◆ **REQUESTS**
(1) Rewrite the stretch of the Marco II Sanudo article from "His paternal grandfather" through "Byzantine primary sources.", changing "theory" to "hypothesis".
(2) According to the Marco II Sanudo article, whose eldest son and successor was Marco?
(3) Extend the Marco II Sanudo article from where it stops.

◆ **GIVEN PASSAGE**

--- START ---

= Marco II Sanudo =

Third Duke of the Archipelago

Marco II Sanudo (died c. 1303) was the third Duke of the Archipelago from 1262 to his death.

==Family==
Marco was the eldest son and successor of Angelo Sanudo. According to The Latins in the Levant. A History of Frankish Greece (1204-1566) (1908) by William Miller, his mother was "a French dame of high degree", daughter of Macaire de Saint-Ménéhould. In 1262, his mother reportedly welcomed Baldwin II of Courtenay who was attempting to reclaim the throne of the Latin Empire.

His paternal grandfather and namesake was Marco I Sanudo. According to Miller, Marco II's maternal grandmother was "Laskaraina", a woman of the Laskaris family. Miller identified her as a sister of Constantine Laskaris and Theodore I Laskaris. He based this theory on his own interpretation of Italian chronicles. The "Dictionnaire historique et Généalogique des grandes familles de Grèce, d'Albanie et de Constantinople" (1983) by Mihail-Dimitri Sturdza rejected the theory, based on the silence of Byzantine primary sources.

--- END ---

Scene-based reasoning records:
--- START ---

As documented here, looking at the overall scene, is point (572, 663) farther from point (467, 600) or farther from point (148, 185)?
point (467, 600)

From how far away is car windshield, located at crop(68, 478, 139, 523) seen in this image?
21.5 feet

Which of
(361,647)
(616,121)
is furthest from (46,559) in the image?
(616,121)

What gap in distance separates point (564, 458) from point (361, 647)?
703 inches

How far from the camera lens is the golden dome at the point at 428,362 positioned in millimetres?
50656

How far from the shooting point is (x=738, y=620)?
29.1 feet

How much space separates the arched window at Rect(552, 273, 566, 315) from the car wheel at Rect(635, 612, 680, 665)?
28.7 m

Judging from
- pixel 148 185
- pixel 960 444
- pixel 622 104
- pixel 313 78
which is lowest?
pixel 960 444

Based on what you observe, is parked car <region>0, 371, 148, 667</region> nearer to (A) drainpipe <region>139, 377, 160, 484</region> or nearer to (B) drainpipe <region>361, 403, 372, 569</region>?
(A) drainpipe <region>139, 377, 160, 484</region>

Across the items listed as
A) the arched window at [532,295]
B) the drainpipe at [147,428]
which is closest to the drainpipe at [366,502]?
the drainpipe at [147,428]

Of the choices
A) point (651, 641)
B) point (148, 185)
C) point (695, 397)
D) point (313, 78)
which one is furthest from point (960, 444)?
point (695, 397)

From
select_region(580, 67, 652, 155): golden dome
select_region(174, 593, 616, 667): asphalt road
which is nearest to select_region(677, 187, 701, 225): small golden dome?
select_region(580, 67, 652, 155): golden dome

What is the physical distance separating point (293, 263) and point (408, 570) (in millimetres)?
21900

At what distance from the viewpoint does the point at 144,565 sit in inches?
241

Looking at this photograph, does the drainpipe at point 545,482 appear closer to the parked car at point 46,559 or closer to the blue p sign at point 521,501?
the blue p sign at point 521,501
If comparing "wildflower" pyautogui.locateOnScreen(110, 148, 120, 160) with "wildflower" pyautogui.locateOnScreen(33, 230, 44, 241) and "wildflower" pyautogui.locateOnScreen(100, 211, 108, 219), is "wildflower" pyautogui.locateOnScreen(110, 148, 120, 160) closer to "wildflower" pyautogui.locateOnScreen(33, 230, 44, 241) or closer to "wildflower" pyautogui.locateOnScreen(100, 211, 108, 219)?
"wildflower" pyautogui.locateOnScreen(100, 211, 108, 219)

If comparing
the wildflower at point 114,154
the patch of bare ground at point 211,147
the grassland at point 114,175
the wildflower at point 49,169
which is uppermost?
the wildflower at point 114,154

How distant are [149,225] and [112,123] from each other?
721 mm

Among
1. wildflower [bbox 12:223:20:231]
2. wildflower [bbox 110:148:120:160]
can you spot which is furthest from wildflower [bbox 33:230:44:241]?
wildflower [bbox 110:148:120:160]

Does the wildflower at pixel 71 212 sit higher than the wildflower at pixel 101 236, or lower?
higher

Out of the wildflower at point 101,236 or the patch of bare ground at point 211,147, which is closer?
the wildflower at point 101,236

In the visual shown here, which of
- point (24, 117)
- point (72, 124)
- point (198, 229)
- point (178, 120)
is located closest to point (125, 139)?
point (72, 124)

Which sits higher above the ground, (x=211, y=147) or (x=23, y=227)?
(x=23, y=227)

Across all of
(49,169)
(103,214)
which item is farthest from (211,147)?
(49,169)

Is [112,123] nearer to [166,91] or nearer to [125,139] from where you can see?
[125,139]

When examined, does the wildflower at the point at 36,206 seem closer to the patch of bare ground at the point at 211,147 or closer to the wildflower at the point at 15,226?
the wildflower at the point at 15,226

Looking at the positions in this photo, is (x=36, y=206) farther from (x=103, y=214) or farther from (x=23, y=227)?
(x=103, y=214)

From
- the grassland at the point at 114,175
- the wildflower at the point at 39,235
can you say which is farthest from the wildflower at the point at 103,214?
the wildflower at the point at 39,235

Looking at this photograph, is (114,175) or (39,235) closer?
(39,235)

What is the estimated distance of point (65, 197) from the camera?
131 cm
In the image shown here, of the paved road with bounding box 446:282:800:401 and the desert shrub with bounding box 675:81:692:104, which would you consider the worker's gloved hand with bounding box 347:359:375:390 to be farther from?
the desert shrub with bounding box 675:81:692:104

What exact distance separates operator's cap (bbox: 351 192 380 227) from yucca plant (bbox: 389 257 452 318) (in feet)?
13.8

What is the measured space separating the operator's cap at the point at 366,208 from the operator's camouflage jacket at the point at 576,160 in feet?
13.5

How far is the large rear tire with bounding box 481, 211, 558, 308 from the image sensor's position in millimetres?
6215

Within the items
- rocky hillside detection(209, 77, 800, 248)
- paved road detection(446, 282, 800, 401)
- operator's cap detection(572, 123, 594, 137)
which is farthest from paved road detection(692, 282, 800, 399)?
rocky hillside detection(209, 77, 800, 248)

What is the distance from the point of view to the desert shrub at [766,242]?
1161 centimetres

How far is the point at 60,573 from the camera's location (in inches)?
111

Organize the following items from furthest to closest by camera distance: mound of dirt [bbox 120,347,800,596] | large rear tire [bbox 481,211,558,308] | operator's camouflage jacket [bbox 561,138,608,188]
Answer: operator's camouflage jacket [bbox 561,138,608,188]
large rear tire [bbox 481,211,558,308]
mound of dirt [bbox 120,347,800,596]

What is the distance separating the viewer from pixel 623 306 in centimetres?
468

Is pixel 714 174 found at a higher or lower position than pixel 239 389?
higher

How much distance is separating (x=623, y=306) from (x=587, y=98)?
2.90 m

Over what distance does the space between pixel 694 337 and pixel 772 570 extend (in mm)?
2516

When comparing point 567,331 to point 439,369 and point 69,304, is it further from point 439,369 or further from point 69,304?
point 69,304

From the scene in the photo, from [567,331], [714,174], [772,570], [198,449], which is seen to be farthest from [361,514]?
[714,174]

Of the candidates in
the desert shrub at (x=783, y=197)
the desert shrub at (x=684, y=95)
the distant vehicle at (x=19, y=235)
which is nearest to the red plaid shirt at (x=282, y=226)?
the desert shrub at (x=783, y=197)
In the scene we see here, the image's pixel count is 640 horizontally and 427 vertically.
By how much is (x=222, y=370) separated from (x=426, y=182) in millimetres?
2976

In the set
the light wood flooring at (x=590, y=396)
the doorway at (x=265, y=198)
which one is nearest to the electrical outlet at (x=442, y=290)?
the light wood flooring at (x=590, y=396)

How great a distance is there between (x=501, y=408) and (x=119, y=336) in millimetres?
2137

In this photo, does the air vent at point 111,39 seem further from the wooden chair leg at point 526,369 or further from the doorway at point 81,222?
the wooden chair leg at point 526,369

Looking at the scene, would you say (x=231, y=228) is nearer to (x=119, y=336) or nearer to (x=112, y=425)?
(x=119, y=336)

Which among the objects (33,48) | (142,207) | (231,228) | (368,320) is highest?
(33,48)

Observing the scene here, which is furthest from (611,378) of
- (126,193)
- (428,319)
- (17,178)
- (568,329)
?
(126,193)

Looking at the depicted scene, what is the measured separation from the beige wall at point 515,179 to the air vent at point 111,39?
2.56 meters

--- END ---

◆ **THE ANSWERS**
(1)
His paternal grandfather and namesake was Marco I Sanudo. According to Miller, Marco II's maternal grandmother was "Laskaraina", a woman of the Laskaris family. Miller identified her as a sister of Constantine Laskaris and Theodore I Laskaris. He based this hypothesis on his own interpretation of Italian chronicles. The "Dictionnaire historique et Généalogique des grandes familles de Grèce, d'Albanie et de Constantinople" (1983) by Mihail-Dimitri Sturdza rejected the hypothesis, based on the silence of Byzantine primary sources.

(2) Angelo Sanudo

(3)
==Reign==
Marco lost some of his islands to the Byzantine Empire early in his reign, but he recovered them two decades later, in time to leave the whole of the original duchy to his son William I.

==Children==
Marco II had at least two known children. The identity of his wife is unknown. The children were:

- William I Sanudo.
- Marco Sanudo, Lord of Gridia. His grandson Nicholas II Sanudo, was the second consort of Florence Sanudo. Florence was the ruler of the Duchy of the Archipelago from 1362 to her death in 1371.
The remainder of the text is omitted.